The co-chair of the House Progressive Caucus doesn't like once again being shut out of healthcare reform negotiations. Greg Sargent:
A top House progressive, in a statement sent my way, ripped the Dem leadership’s emerging plan to skip the traditional process to merge the House and Senate bills, claiming it will make it even tougher to improve the bill and slamming it for stifling real debate.
The Dem leadership in the House and Senate, according to multiple reports, are mulling this scheme to pass health care, as a way of leapfrogging GOP intentions to block reform with parlimentary tricks. Dem leaders may informally negotiate a compromise between the Senate and House bills, rather than merge them with a formal series of votes subject to GOP obstructionist tactics.
But in a statement, Rep Raul Grijalva, the co-chair of the Congressional Progressive Caucus, criticized the scheme and complained he hadn’t even been consulted yet:
“I am disappointed that there will be no formal conference process by which various constituencies can impact the discussion. I have not been approached about my concerns with the Senate bill, and I will be raising those at the Democratic Caucus meeting on Thursday. I and other progressives saw a conference as a means to improve the bill and have a real debate, and now with this behind-the-scenes approach, we’re concerned even more.”

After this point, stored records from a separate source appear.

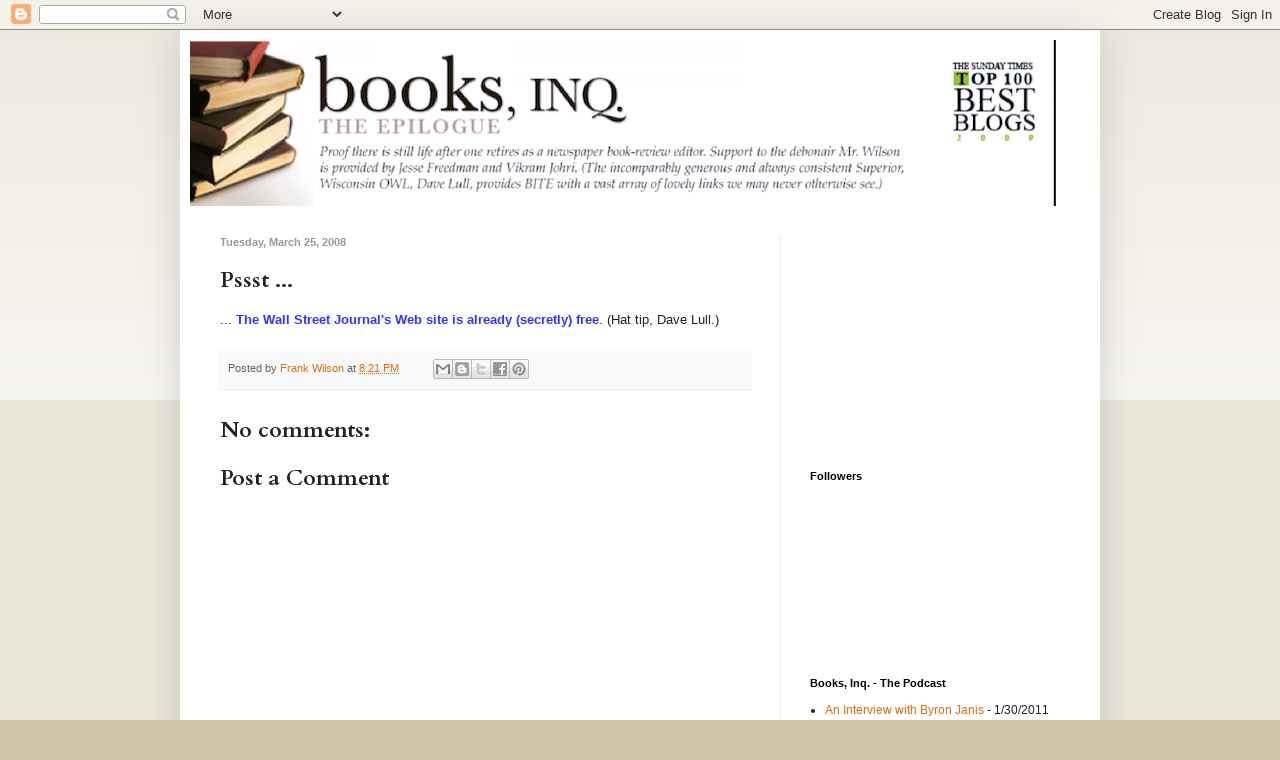

--- FILE ---
content_type: text/html; charset=utf-8
request_url: https://www.google.com/recaptcha/api2/aframe
body_size: 267
content:
<!DOCTYPE HTML><html><head><meta http-equiv="content-type" content="text/html; charset=UTF-8"></head><body><script nonce="dCzwx420EeETgwYBnCoUfw">/** Anti-fraud and anti-abuse applications only. See google.com/recaptcha */ try{var clients={'sodar':'https://pagead2.googlesyndication.com/pagead/sodar?'};window.addEventListener("message",function(a){try{if(a.source===window.parent){var b=JSON.parse(a.data);var c=clients[b['id']];if(c){var d=document.createElement('img');d.src=c+b['params']+'&rc='+(localStorage.getItem("rc::a")?sessionStorage.getItem("rc::b"):"");window.document.body.appendChild(d);sessionStorage.setItem("rc::e",parseInt(sessionStorage.getItem("rc::e")||0)+1);localStorage.setItem("rc::h",'1769034340506');}}}catch(b){}});window.parent.postMessage("_grecaptcha_ready", "*");}catch(b){}</script></body></html>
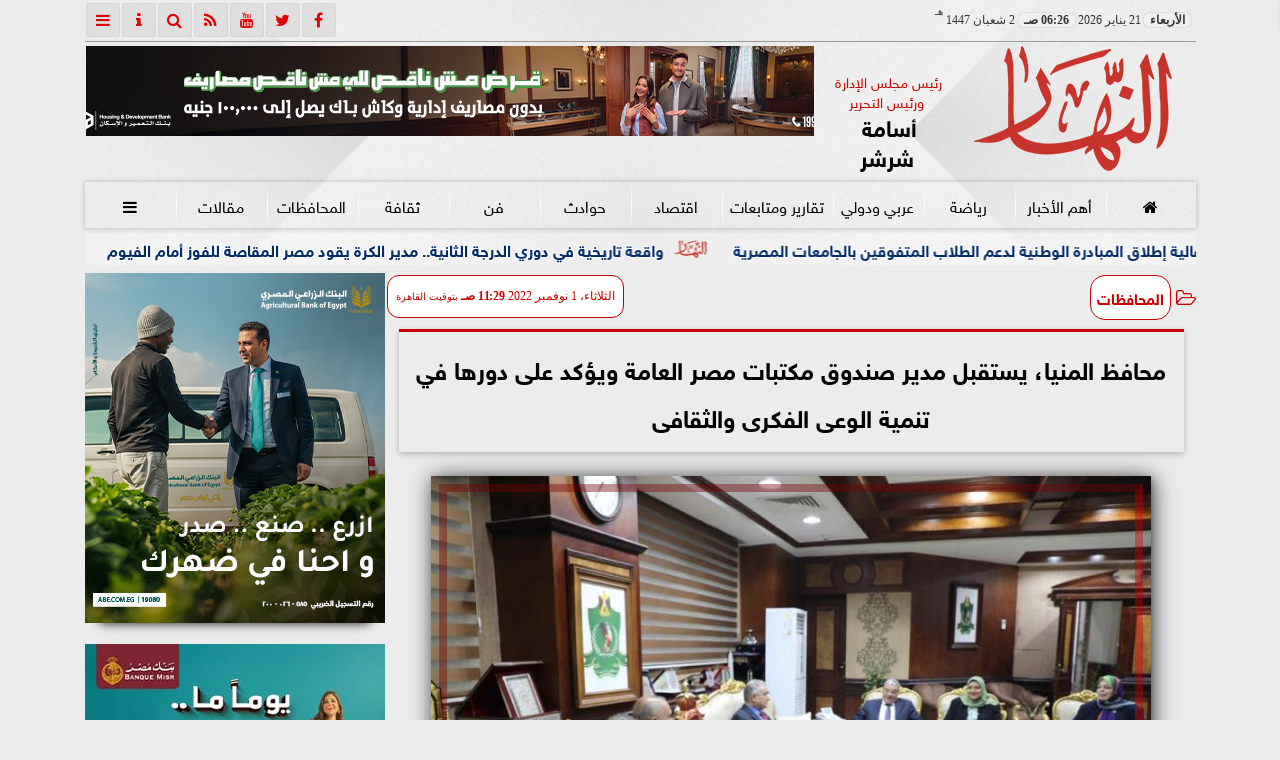

--- FILE ---
content_type: text/html; charset=utf-8
request_url: https://www.google.com/recaptcha/api2/aframe
body_size: 268
content:
<!DOCTYPE HTML><html><head><meta http-equiv="content-type" content="text/html; charset=UTF-8"></head><body><script nonce="sBe63DrT69aYwI7WX47Huw">/** Anti-fraud and anti-abuse applications only. See google.com/recaptcha */ try{var clients={'sodar':'https://pagead2.googlesyndication.com/pagead/sodar?'};window.addEventListener("message",function(a){try{if(a.source===window.parent){var b=JSON.parse(a.data);var c=clients[b['id']];if(c){var d=document.createElement('img');d.src=c+b['params']+'&rc='+(localStorage.getItem("rc::a")?sessionStorage.getItem("rc::b"):"");window.document.body.appendChild(d);sessionStorage.setItem("rc::e",parseInt(sessionStorage.getItem("rc::e")||0)+1);localStorage.setItem("rc::h",'1768969610145');}}}catch(b){}});window.parent.postMessage("_grecaptcha_ready", "*");}catch(b){}</script></body></html>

With Ben Nelson in charge, Grijalva's and the rest of the Democrats--the majority of whom in the House and Senate wanted a much more progressive bill--are going to be left in the dust again. That is, unless they decide that Nelson's coathanger amendment, the lack of a public option, the "Chevy" excise tax, and the cost burden to the middle class in the Senate bill all combine in one old big poison pill that they can't swallow.